Al deze factoren, samengevat in de termen ‘training’ en ‘voorbereiding’, kunnen dus bijdragen aan de preventie van een lelijke enkelblessure of een slepende pijn in de lies waar je elke wedstrijd wel wat hinder aan hebt. Ik ben er van overtuigd dat een het aantal sportblessures voor een amateursporter enorm omlaag kan, wanneer er aan deze factoren gewerkt wordt. In de topsport worden deze methodes, uiteraard verfijnd door moderne techniek, reeds toegepast om een topspeler zo fit mogelijk te houden. Maar ook een linksback van Bal op ’t Dak 7 kan met een fatsoenlijke warming-up, cooling down en een beetje rekken en strekken enorm veel voordeel hebben. Dan kan het zo zijn dat na dat kopduel de klap wel opgevangen kan worden, waardoor jij uiteindelijk in de 90e minuut die strafschop versiert en je er met de overwinning vandoor gaat, in plaats van een lelijke blessure te krijgen.

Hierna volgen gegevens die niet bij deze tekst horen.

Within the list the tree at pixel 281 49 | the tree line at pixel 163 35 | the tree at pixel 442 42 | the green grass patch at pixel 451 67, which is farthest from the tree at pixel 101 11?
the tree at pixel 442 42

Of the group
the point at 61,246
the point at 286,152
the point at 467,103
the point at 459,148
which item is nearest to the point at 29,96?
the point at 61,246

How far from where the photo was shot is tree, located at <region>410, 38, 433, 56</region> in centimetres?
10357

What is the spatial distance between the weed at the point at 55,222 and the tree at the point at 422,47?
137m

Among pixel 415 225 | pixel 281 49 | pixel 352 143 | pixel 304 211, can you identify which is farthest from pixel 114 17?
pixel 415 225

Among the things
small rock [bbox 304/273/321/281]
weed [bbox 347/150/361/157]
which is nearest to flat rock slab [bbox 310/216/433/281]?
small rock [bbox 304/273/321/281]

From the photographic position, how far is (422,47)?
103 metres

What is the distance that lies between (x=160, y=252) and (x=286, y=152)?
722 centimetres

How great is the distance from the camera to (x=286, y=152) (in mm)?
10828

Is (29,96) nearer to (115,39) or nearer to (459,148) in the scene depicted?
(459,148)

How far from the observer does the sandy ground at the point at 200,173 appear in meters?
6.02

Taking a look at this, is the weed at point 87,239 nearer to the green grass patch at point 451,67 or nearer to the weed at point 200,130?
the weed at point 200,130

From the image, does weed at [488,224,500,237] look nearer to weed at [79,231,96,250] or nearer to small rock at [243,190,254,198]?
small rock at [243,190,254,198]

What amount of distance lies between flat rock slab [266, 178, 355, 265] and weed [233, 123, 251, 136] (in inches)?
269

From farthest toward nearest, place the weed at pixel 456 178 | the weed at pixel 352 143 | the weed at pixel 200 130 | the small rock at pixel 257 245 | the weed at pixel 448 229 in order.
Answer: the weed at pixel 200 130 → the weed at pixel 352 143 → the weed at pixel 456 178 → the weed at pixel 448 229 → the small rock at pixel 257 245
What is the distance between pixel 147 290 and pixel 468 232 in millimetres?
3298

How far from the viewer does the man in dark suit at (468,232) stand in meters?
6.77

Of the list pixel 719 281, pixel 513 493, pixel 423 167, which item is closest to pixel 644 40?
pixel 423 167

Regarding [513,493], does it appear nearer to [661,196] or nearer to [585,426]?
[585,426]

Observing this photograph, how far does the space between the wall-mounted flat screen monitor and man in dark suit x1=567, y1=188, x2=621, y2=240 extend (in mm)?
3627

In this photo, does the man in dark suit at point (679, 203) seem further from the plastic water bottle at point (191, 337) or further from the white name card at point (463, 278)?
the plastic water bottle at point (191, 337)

Begrijp me niet verkeerd: blessures zijn niet volledig uit te bannen, want sport blijft in die zin een risico. Echter kun je je lichaam wel, met een beetje extra tijd en werk, goed beschermen. En misschien wel de volgende blessure voorkomen. Waarom niet die extra tijd er in investeren? Iedereen weet: voorkomen is beter dan genezen.